_Problems and tasks:_
(1) Answer these questions from the passage on pancreas divisum.
(a) In about what percentage of autopsy series does pancreas divisum occur?
(b) At approximately what week of intrauterine life do the dorsal and ventral ducts fail to fuse?
(c) In pancreas divisum with nonpatent major papilla, how does the pancreatic ductal system drain?
(2) Reproduce the part of the passage on pancreas divisum that opens with the words containing "Pancreas divisum is" and closes with "pancreatography is pursued.".
(3) Carry on the passage on pancreas divisum from where it stops.

_Given passage:_
******

Pancreas divisum is the most common congenital anomaly of the pancreas.  It occurs in approximately 7% of autopsy series (range, 1-14%). The frequency of finding this condition varies greatly in endoscopic retrograde cholangiopancreatography (ERCP) series (4-25%), depending on the population studied and the degree to which complete pancreatography is pursued.
Pancreas divisum develops prenatally. It is caused by the failure of the ducts of the dorsal and ventral buds to fuse during embryologic development, at approximately the eighth week of intrauterine life. In more than 90% of individuals, the proximal one third of the dorsal pancreatic duct regresses as it fuses with the ventral duct, forming the main pancreatic duct.
In the remainder, one of the following occurs. In cases of classic pancreas divisum, the small ventral duct, or duct of Wirsung, drains via the major papilla and the large dorsal duct, or duct of Santorini, drains via minor papilla. Cases of incomplete pancreas divisum are the same as classic divisum, except a small branch connects the ventral and dorsal pancreas. In cases of pancreas divisum with nonpatent major papilla, the entire pancreatic ductal system drains via the minor papilla. In cases of reversed pancreas divisum, the small dorsal duct drains via minor papilla and the large ventral duct drains via major ampulla. This variant has no physiologic significance except in rare cases of pancreatic cancer that do not involve the main pancreatic duct.

******

_Collected data:_
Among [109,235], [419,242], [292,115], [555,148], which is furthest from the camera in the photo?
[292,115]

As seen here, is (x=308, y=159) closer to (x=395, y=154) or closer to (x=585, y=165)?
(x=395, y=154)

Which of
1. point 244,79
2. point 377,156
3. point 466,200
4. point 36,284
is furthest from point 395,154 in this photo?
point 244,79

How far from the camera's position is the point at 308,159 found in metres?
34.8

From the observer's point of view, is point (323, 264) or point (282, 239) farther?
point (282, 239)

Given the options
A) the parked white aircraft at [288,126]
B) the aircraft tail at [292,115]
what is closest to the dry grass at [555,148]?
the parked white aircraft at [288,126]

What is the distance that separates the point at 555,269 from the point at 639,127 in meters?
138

******

_Results for each task:_
(1)
(a) Approximately 7% (range, 1-14%).
(b) The eighth week.
(c) The entire pancreatic ductal system drains via the minor papilla.

(2)
Pancreas divisum is the most common congenital anomaly of the pancreas.  It occurs in approximately 7% of autopsy series (range, 1-14%). The frequency of finding this condition varies greatly in endoscopic retrograde cholangiopancreatography (ERCP) series (4-25%), depending on the population studied and the degree to which complete pancreatography is pursued.

(3)
Symptoms of pancreatic divisum probably are due to high intrapancreatic dorsal ductal pressure caused by resistance to pancreatic secretion by a small minor papilla orifice. Possible alternate mechanism is intermittent obstruction of drainage by minor papilla proteinaceous plugs.  CFTR gene mutation has been found in some cases of pancreas divisum and may be responsible for variations in the occurrences of symptoms. [3, 4, 5, 6, 7]
It occurs in approximately 7% of autopsy series (range, 1-14%). The frequency of finding this condition varies greatly in ERCP series (4-25%), depending on the population studied and the degree to which complete pancreatography is pursued. Pancreas divisum has geographic variations and is found in approximately 4-10% of the white population and 1-2% of the Asian population. [8, 9, 10] Geographic variation could be secondary to thea diagnostic procedure used.